Double Impact of Modified Single-Walled Carbon Nanotubes in Nanomedicine: Vehicles for Gene Therapy and Theranostic Agents

Monday, May 12, 2014: 10:20
Bonnet Creek Ballroom X, Lobby Level (Hilton Orlando Bonnet Creek)
S. Alidori, J. J. Mulvey, M. R. McDevitt, and D. A. Scheinberg (Departments of Medicine, Radiology, and the Molecular Pharmacology and Chemistry Program, Memorial Sloan-Kettering Cancer Center, New York, NY 10065.)

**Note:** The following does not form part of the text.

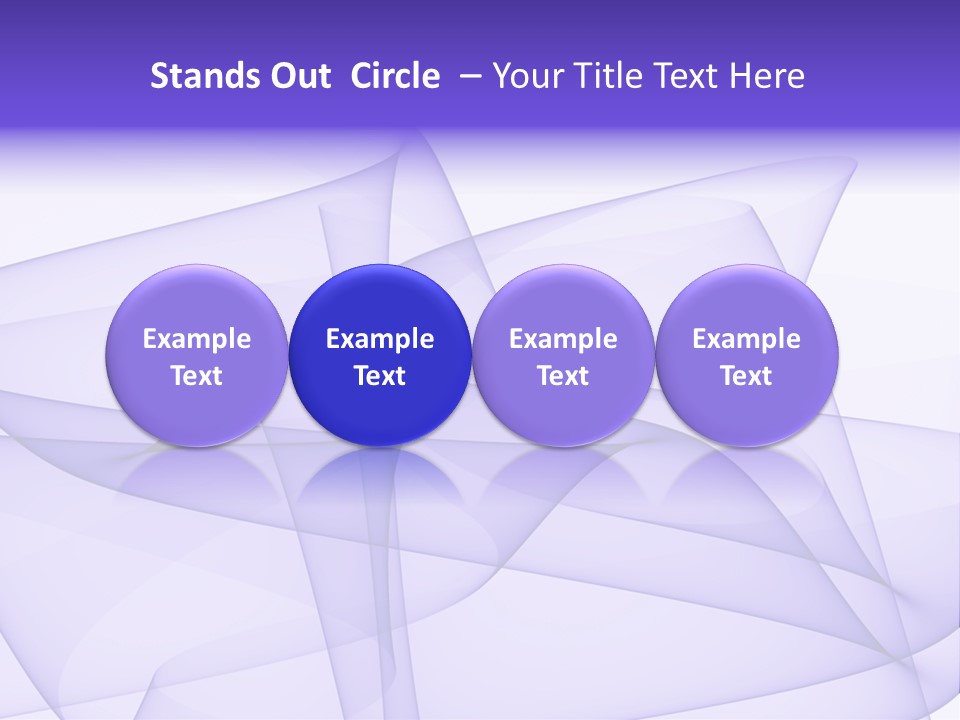 Stands Out Circle – Your Title Text Here

Example Text

Example Text

Example Text

Example Text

In this work we demonstrated that single-walled carbon nanotubes (SWNTs) can be successfully exploited as tools to effectively deliver imaging agents, drugs or genetic material to tumors or selected tissues and offer significant advantages over antibody-based approaches or if compared to other nano-materials. In particular, the nanotubes can carry a substantial amount of cargo as compared to a monoclonal antibody, but can still be rapidly eliminated from the circulation by renal filtration, like a small molecule, due to their high aspect ratio, a property distinct from other nanoparticles. We describe how chemically modified SWCNTs can be used to stabilize, transport and deliver siRNA inside cells in vitro and in vivo in mice, allowing for the knockdown of specific genes. The optimization of SWCNTs and RNA constructs is essential for specific and efficient systemic delivery of gene-vectors to cellular targets. Our results have been applied to constructs that were able to silence the expression of protein more effectively and with lower cytotoxicity than a conventional transfecting agent, in vitro and in vivo.  A second strategy involves the use of SWCNTs as multimodal platforms to target tumors in a two-step approach in which nanotubes modified with morpholino oligonucleotide sequences bind to cancer cells after pre-targeting with antibodies modified with complementary morpholino sequences. The nanotubes can carry fluorophores or radioisotopes, and are shown to selectively bind to and kill cancer cells in vitro and in tumour-bearing xenografted mice. Furthermore, the in vivo assembled constructs were demonstrated to internalize inside the targeted cancer cells. Conjugates labeled with alpha-particle-generating 225Ac were found to clear rapidly, thus mitigating radioisotope toxicity, and were shown to be therapeutically effective in vivo. Finally, the nanotube conjugates were labeled with both alpha-particle and gamma-ray emitting isotopes, at high specific activities, showing their potential use as powerful theranostic agents.